Effect of androgen supplementation on the circulating steroid hormone levels in male rhesus monkeys. Serial blood samples were remotely collected from young (7–12 years old, n=5) and old (21–26 years old, n=9) males. Samples were again collected from the same old animals after 5 days of androgen supplementation, which consisted of oral testosterone (T) administration (12 mg/kg body weight, at 1900 hr) and two oral dehydroepiandrosterone (DHEA) administrations (0.04 mg/kg body weight, at 700 and 1000 hr). In each panel, the light cycle is represented along the abscissa, with a black bar indicating light off and a pale bar indicating light on.

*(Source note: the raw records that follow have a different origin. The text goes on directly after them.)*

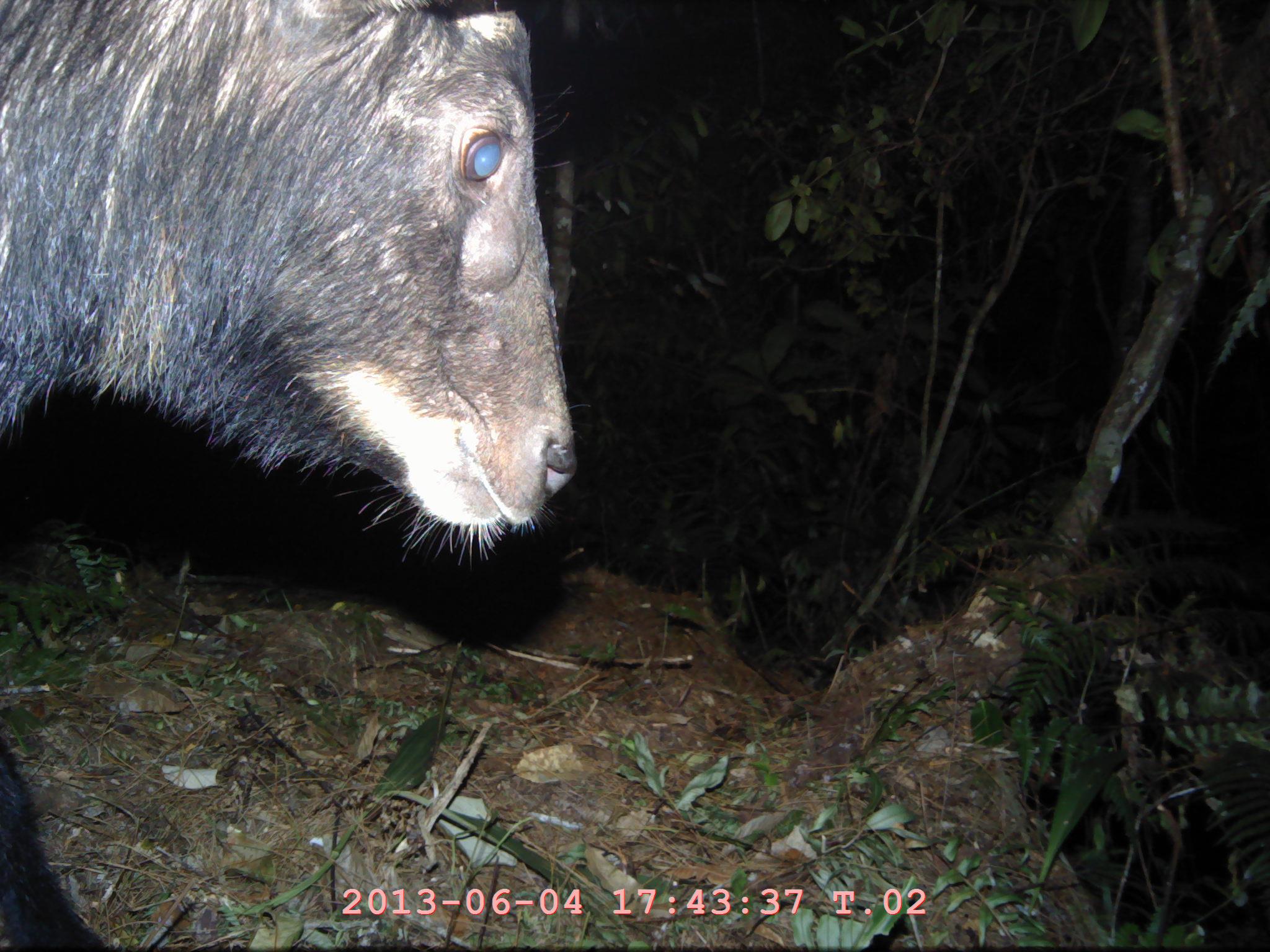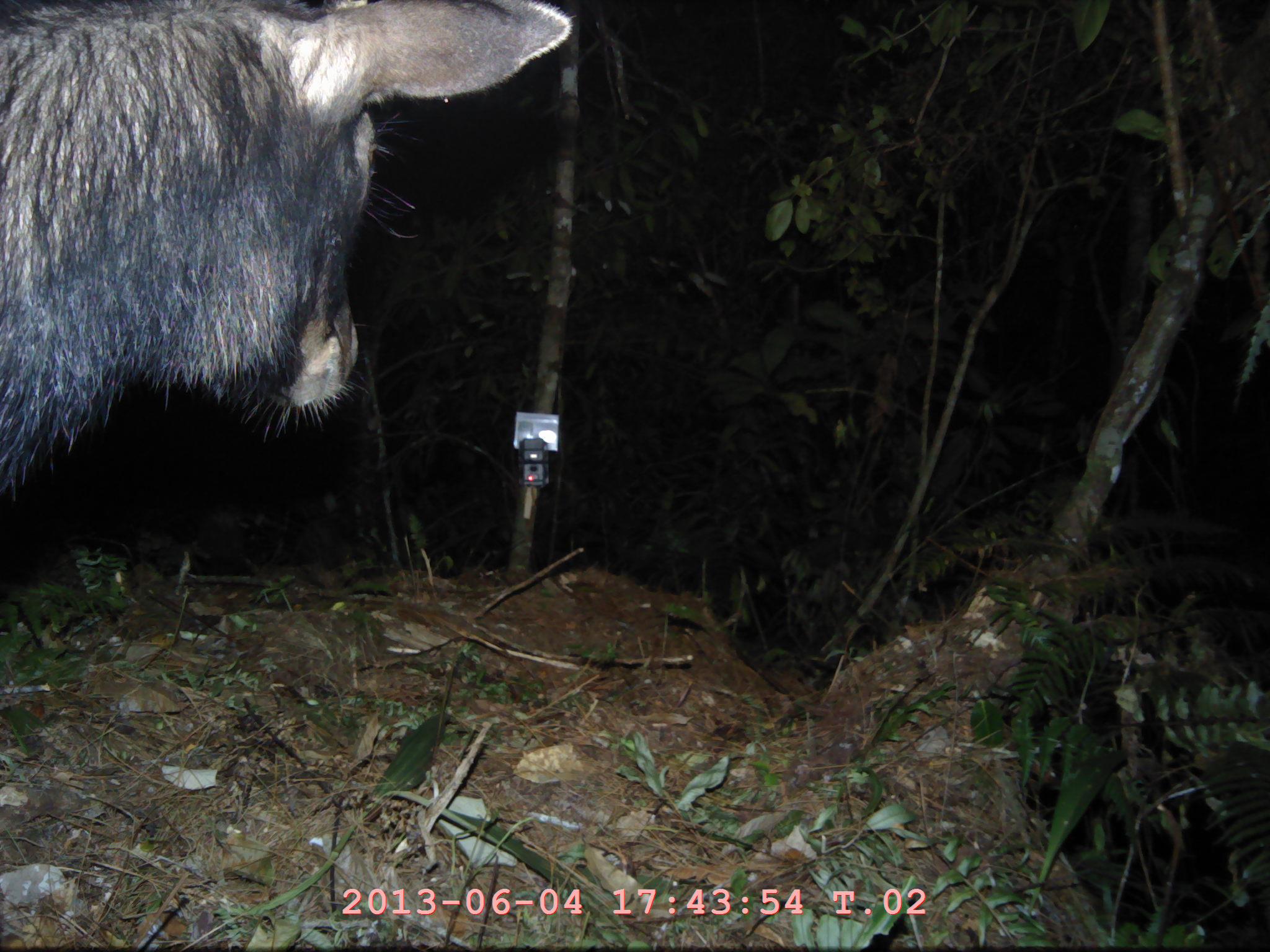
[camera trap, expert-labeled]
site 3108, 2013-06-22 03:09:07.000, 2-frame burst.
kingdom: Animalia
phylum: Chordata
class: Mammalia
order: Artiodactyla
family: Bovidae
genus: Capricornis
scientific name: Capricornis sumatraensis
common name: southern serow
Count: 1.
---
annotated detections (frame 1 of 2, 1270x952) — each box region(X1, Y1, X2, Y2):
capricornis sumatraensis: region(0, 0, 572, 952)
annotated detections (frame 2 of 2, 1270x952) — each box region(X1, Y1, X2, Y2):
capricornis sumatraensis: region(0, 0, 569, 511)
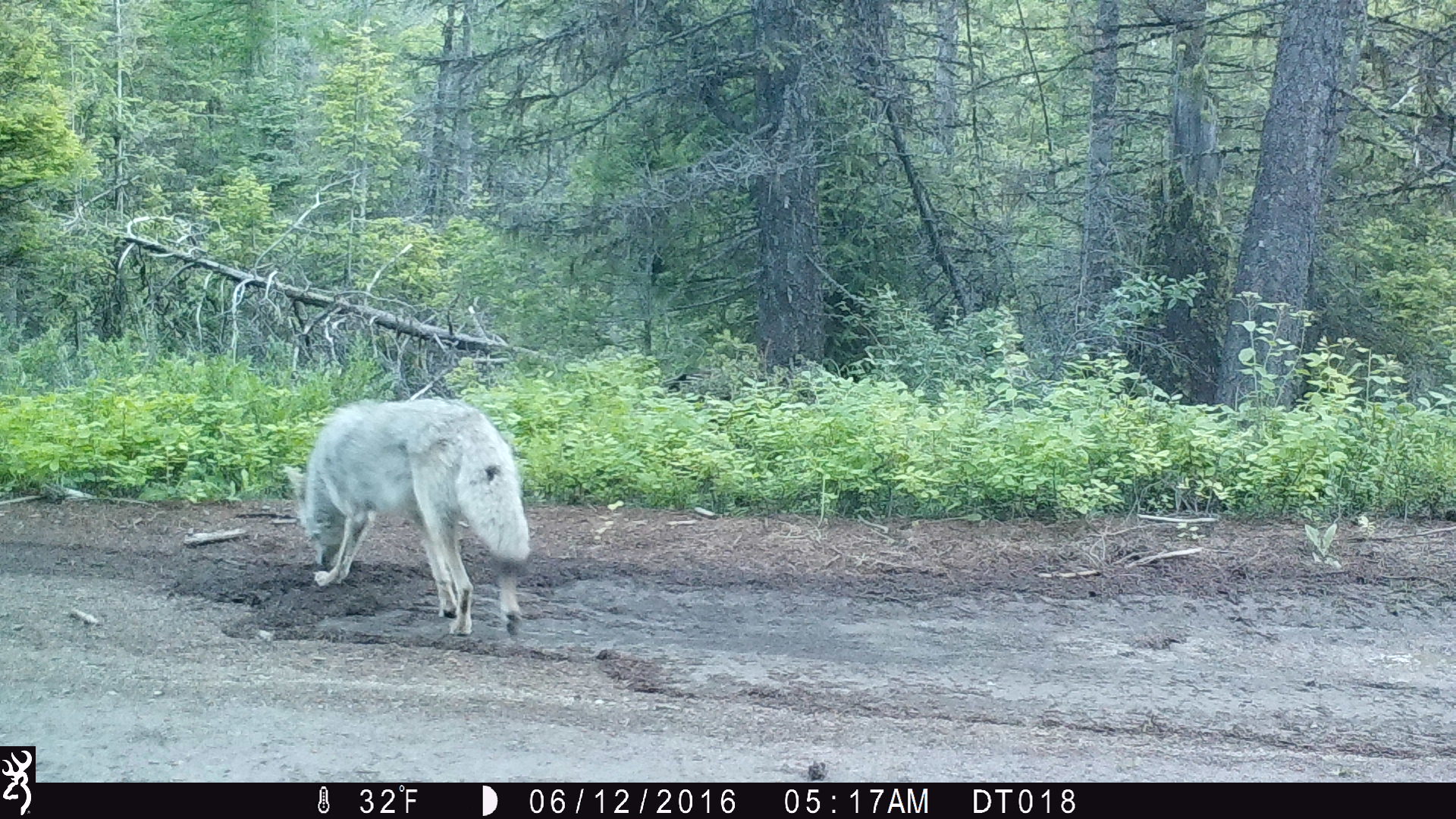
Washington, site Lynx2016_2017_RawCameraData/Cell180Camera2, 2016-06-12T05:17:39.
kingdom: Animalia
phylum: Chordata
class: Mammalia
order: Carnivora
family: Canidae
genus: Canis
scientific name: Canis latrans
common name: coyote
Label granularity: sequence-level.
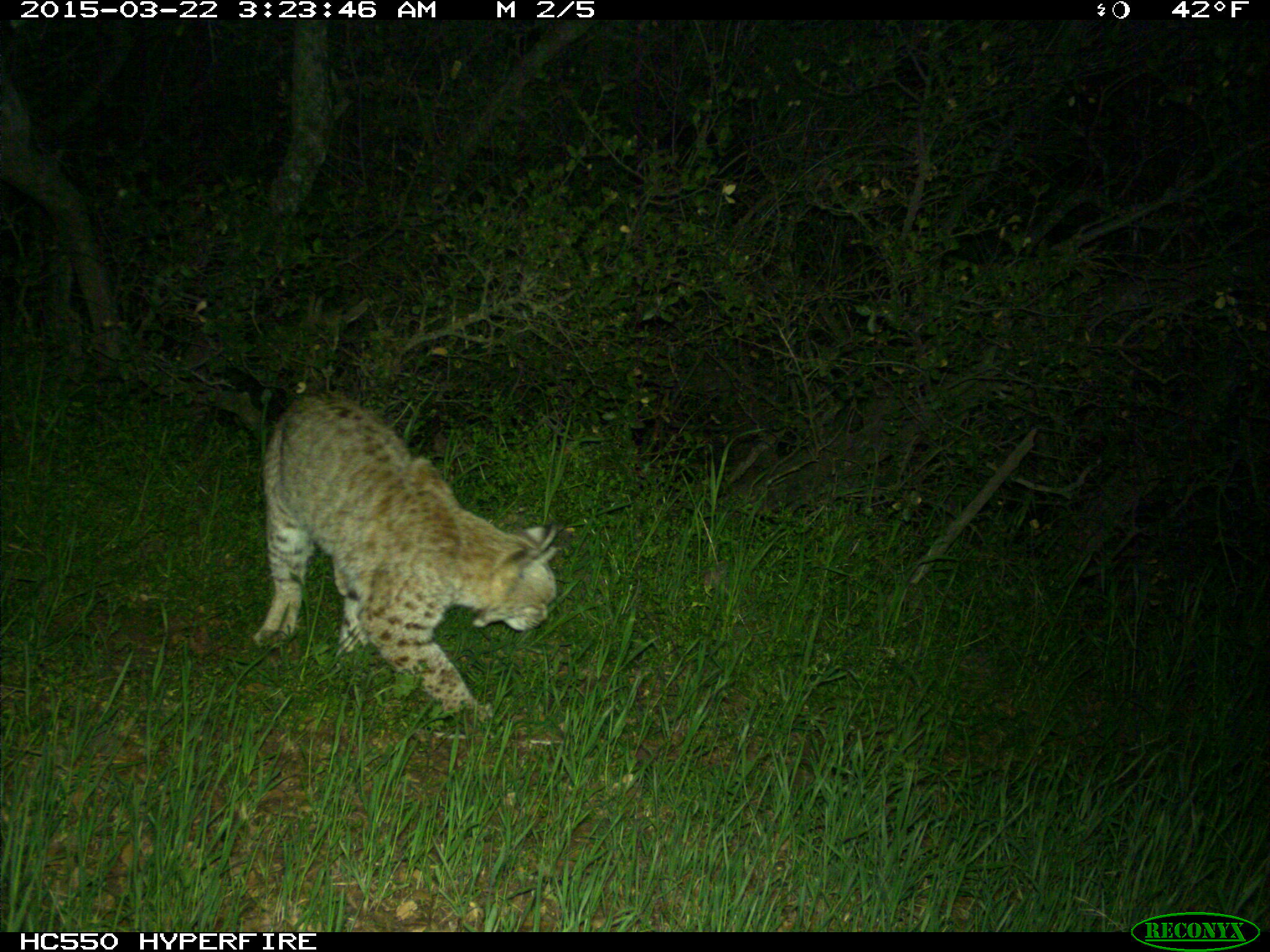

Each data point represents the mean, and the vertical lines represent standard errors of the mean. The data demonstrate no obvious effect of aging or androgen supplementation on plasma cortisol levels (A). In contrast, the supplementation helped to restore the age-related decline in plasma levels of dehydroepiandrosterone sulfate (DHEAS) (B) and T (C), and elevated plasma levels of the principal bioactive metabolites, 5α-dihydrotestosterone (DHT) (D), 17β-estradiol (E), and estrone (F). Importantly, the androgen supplementation paradigm restored the characteristic youthful 24-hr patterns of these steroid hormones. Color images available online at www.liebertpub.com/rej
After daily androgen supplementation, the old animals showed an increase in plasma levels of T and DHEAS, but not cortisol (Fig. 1A–C). Although the resulting nocturnal elevation of plasma T levels was sustained for only a few hours, this was to be expected because the steroid is rapidly converted to either DHT and/or E2, which in turn exert bioactivity via androgen and estrogen receptors, respectively (Fig. 1D, E). Overall, the steroid hormone profiles of the old androgen-supplemented animals more closely resembled those of the young adults; however, some of the hormones, including DHEAS (Fig. 1B), DHT (Fig. 1D), and E1 (Fig. 1F), a less potent estrogen than E2, showed even higher levels. Importantly, the androgen supplementation paradigm resulted in robust maintenance of 24-hr plasma profiles.
Discussion
In both men and male rhesus monkeys, circulating levels of T and DHEAS show a 24-hr pattern as well as a significant age-related decrease.2,7 Consequently, our goal was to develop an androgen supplementation paradigm for old males, involving natural hormones and a non-invasive route of administration. Moreover, one of our primary objectives was to develop a supplementation paradigm that would maintain, or enhance, the circadian profiles that these hormones show in young adults. The rationale for the latter objective stems from our recent finding that individual rhesus monkeys with perturbed activity–rest cycles also show significant cognitive impairment and attenuated immune response.1 Our overall hypothesis is that a more natural, 24-hr androgen supplementation paradigm would be a safer and more effective therapy for old males. We initially performed considerable pilot studies to determine effective doses of T and DHEAS and to establish optimal route and time of hormone administration. The protocol described here represents the one we ultimately adopted for an ongoing monkey study that examines the therapeutic benefits of androgen supplementation on age-related changes in cognition, sleep–wake cycles, immune function, and metabolism.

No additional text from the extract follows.